Forty-two hundred avowed Communists, mostly miners in remote sections of Canada, are after all only a trifle in the weight of political power in this country. But they are agitators. To be a member of the party, you have to undertake to be in agitator. Not every Liberal or Conservative is a worker for his party. The 4,200 Communists have to be.
In addition to keeping close personal touch with Russia the Canadian Communists are sending, this winter, Stewart Smith, a young man in his teens who is editor of their Young Communist League propaganda, to Moscow to attend the University there for a year and a half. He will receive an all round education in Communism.
“Do you receive any funds from Russia?”
The red quartet grinned.
“We only wish we did. We hope we do some day. One of the disadvantages of being a worker is that one has little money.”
Dangerous or not, Canada’s Reds are out in the open. Their meetings are street meetings. They apparently have nothing to hide. The Idea that they meet in damp cellars and manufacture bombs while spouting grim and desperate gospels is erroneous. They aren’t making any bombs. They expect to take over the stores of bombs already in existence when their time comes.
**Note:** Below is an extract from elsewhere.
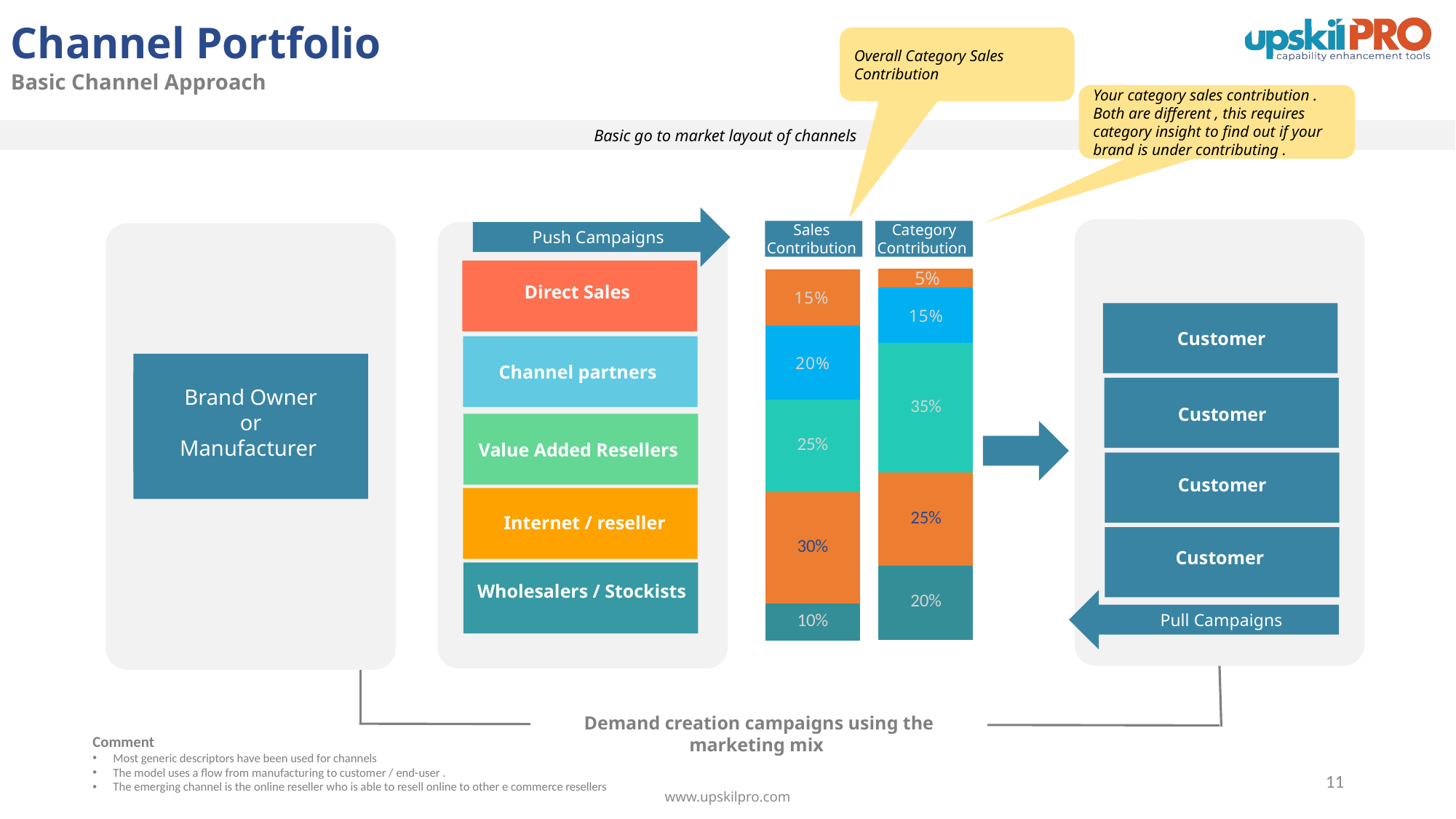
What is the difference between the top segment of the Sales Contribution bar and the top segment of the Category Contribution bar? 10 percentage points How many segments does the Sales Contribution bar contain? 5 What is the smallest segment value in the Category Contribution bar? 5% What is the largest segment value in the Category Contribution bar? 35% In the Category Contribution bar, what is the value of the top segment? 5% What is the largest segment value in the Sales Contribution bar? 30% What kind of chart is used to show the Sales Contribution and Category Contribution? Stacked bar chart In the Sales Contribution bar, what is the value of the top segment? 15% In the Category Contribution bar, what is the value of the bottom segment? 20% In the Sales Contribution bar, what is the value of the bottom segment? 10% Which bar has the larger bottom segment, Sales Contribution or Category Contribution? Category Contribution What is the total of all segments in the Sales Contribution bar? 100%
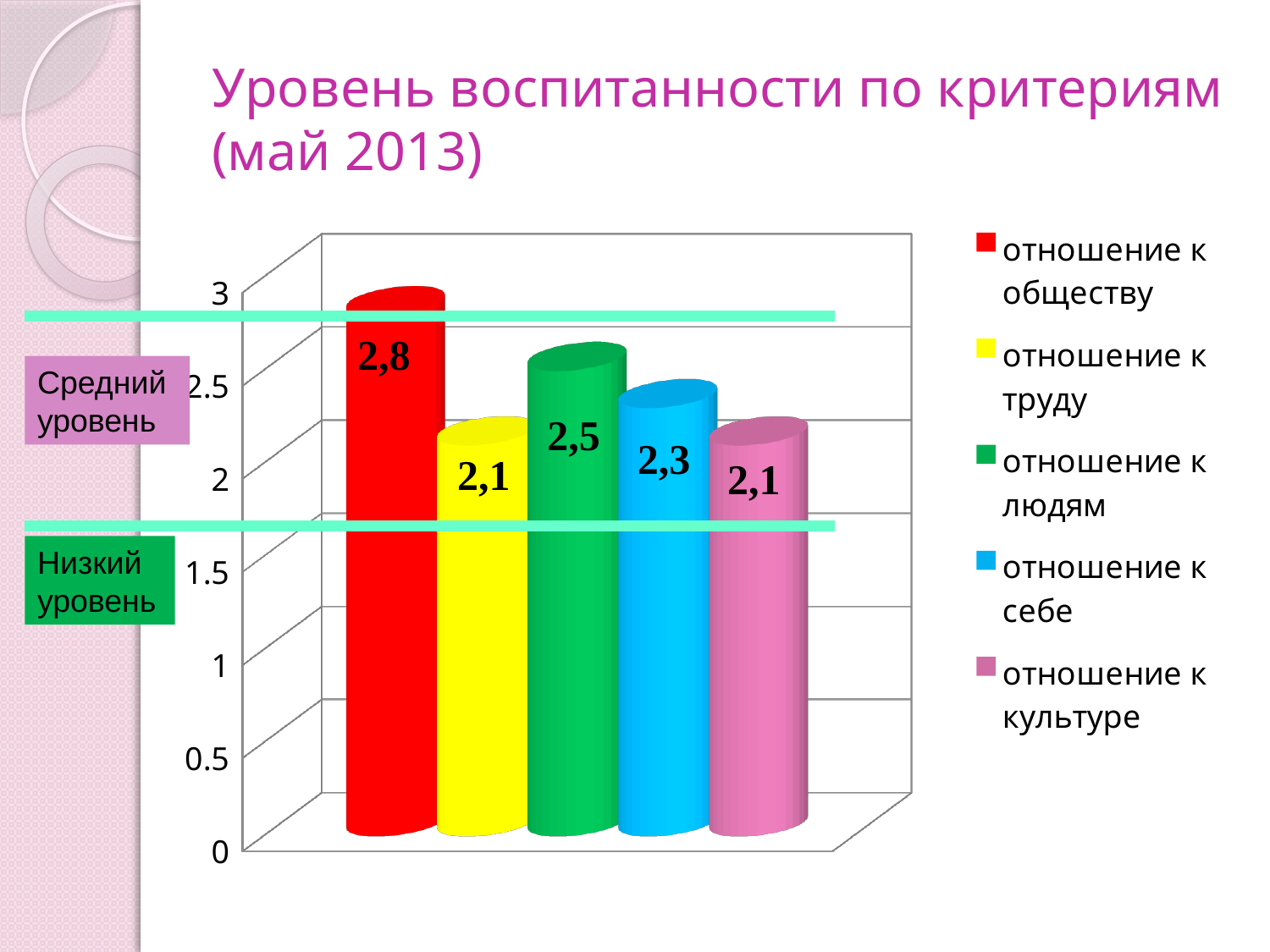
Is the value for «отношение к обществу» greater or less than 2.5? greater How many bars are plotted in the chart? 5 What is the difference between the values for «отношение к обществу» and «отношение к труду»? 0,7 What is the value for «отношение к себе»? 2,3 What is the value for «отношение к обществу»? 2,8 What type of chart is shown on the slide? bar chart Which is larger, the value for «отношение к людям» or the value for «отношение к себе»? отношение к людям Which criterion has the highest value? отношение к обществу What is the value for «отношение к людям»? 2,5 What is the value for «отношение к культуре»? 2,1 What is the difference between the values for «отношение к людям» and «отношение к себе»? 0,2 How many entries does the legend list? 5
A “fascist” movement has begun to develop against them in Toronto. Semi-organized bands of hecklers and disturbers are in evidence at their street meetings. They meet with vigorous opposition from the “right” wing of organized labor, the strongest wing. At the last congress, 1925, Tim Buck again ran for president of the congress and received only 29 votes, against 44 the year before.
A year ago, you had to walk up two flights of rickety stairs to get at the Communists, when they had their quarters on Queen street.
Now you go up in an elevator.
What the significance of this is might be debated.
Editor’s Notes: This article was written during the first “Red Scare” after the Russian Bolshevik Revolution. The expansion of Communist parties across the world saw the Russian Revolution as a sign of things to come in other countries. Organized labour was treated suspiciously. This article also was written a year after the death of Lenin.
The Albany Club still exists. So does the Communist Party of Canada. Maurice Spector, Jack MacDonald, and William Moriarty were all prominent communists of their day. The most famous was Tim Buck, who became leader in 1929 until 1962. He was arrested several times and imprisoned. He was exiled from Canada for supporting the Hitler-Stalin pact of 1939, but was allowed to return to Canada after the German invasion of the Soviet Union in 1941, after Communists around the world did an about-face and then strongly supported the Allies in World War Two.